● **Written instruction**
Please count the lines in the entries below that contain the word "feet", and reply with that number alone.

==== Working data

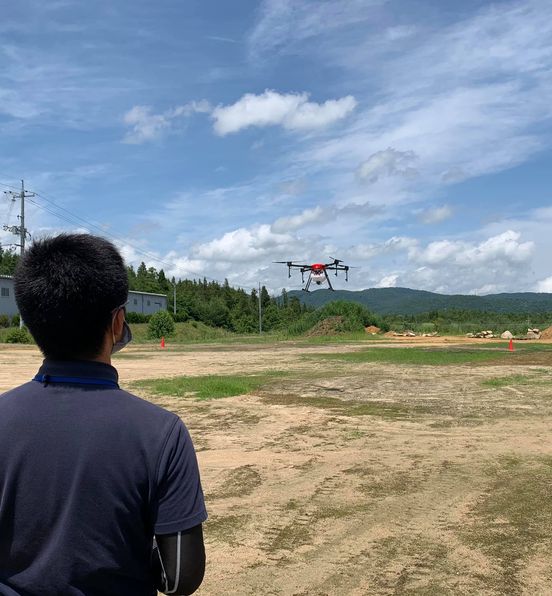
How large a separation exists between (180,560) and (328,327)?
168ft

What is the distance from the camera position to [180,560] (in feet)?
5.18

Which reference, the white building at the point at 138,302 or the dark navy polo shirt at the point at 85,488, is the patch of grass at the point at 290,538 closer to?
the dark navy polo shirt at the point at 85,488

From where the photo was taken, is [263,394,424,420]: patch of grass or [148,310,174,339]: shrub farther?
[148,310,174,339]: shrub

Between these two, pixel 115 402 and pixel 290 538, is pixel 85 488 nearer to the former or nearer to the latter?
pixel 115 402

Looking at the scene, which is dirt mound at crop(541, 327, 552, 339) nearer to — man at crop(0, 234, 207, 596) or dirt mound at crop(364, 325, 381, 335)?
dirt mound at crop(364, 325, 381, 335)

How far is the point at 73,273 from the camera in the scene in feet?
5.43

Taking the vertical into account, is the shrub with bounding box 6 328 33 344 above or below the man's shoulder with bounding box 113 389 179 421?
below

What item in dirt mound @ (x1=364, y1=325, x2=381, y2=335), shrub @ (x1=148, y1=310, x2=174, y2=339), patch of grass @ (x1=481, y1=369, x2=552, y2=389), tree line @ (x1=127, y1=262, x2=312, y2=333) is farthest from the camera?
tree line @ (x1=127, y1=262, x2=312, y2=333)

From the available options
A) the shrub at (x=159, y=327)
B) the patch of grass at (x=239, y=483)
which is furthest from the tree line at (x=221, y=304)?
the patch of grass at (x=239, y=483)

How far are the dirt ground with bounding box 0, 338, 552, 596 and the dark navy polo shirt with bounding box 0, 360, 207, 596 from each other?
8.83 feet

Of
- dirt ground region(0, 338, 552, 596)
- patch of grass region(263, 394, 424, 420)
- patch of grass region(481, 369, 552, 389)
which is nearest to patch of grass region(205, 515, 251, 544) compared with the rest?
dirt ground region(0, 338, 552, 596)

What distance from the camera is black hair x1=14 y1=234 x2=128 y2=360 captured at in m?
1.65

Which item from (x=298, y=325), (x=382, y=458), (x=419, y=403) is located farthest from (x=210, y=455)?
(x=298, y=325)

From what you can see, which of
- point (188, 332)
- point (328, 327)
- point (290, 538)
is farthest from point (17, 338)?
point (290, 538)
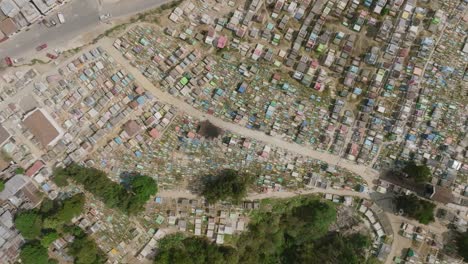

========

● **Completed task**
3